* _Alıntı metin_:
Okuma-yazma dahî bilmeyen bazı ana-babalar nasıl bir bilgi ve irfâna sahiplerdi ki, o günün şartlarında evlâtlarını hak yol üzere yetiştirebildiler. Hangi yaşta neler öğreteceğim gibi formasyon bilgileri var mıydı ellerinde ki, onların psikolojilerini alt üst etmeden, her şeyi vaktinde ve yeterince verdiler?!

Elbette her devrin zorlukları ayrı... Bizim bu mânâda işimizi zorlaştıran daha çok unsur da olabilir. Ama onların derdi, yavrularının ne giydiği ne yediği, kısacası rızık meselesi değildi. Onlar biliyorlardı ki, amel defterini kapatmayan vesîlelerden biriydi sâlih evlât... Gönüllerinde var olan îman aşısı, yavruların gönlüne maya olmuştu. Dert, sâlih bir kul yetiştirebilmekse, hem ameller bu niyete göre şekillenecek, hem Allâh’ın yardımı üzerimizde olacak... Hiç bir şey Allâh’ın bir kulu kendi kendine bırakmasından daha zor olamaz. Biz, O sonsuz kudretle bağımızı ne kadar güçlü tutabilirsek o kadar yardım alabileceğiz Rabbimiz’den... Sonu garanti olmayan bu yolculukta, en çok niyetlerimizden hesaba çekileceğiz. Bizim bile farkına varmakta, kendimizi görmekte zorlandığımız niyetlerimizden...

* _Sağlanan malzeme_:
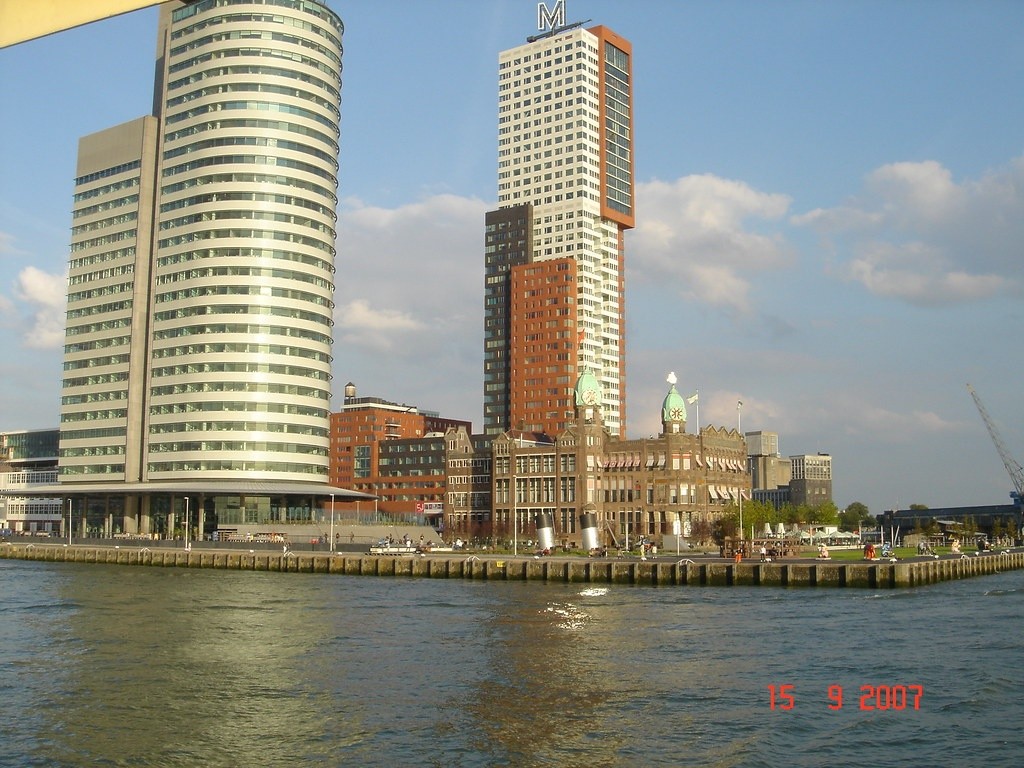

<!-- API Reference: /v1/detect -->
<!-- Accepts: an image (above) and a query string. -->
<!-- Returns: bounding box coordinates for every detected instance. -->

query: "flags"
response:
[578,331,584,342]
[687,393,698,404]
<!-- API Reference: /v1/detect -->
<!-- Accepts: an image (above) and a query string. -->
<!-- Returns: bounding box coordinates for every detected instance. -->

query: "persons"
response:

* _Yazılı görev_: Yukarıdaki evlat yetiştirme konulu metinden, "Okuma-yazma dahî bilmeyen" ifadesiyle başlayıp "ve yeterince verdiler?!" ifadesiyle biten bölümü hiçbir değişiklik yapmadan kopyalayın.

* _Beklenen çıktı_:
Okuma-yazma dahî bilmeyen bazı ana-babalar nasıl bir bilgi ve irfâna sahiplerdi ki, o günün şartlarında evlâtlarını hak yol üzere yetiştirebildiler. Hangi yaşta neler öğreteceğim gibi formasyon bilgileri var mıydı ellerinde ki, onların psikolojilerini alt üst etmeden, her şeyi vaktinde ve yeterince verdiler?!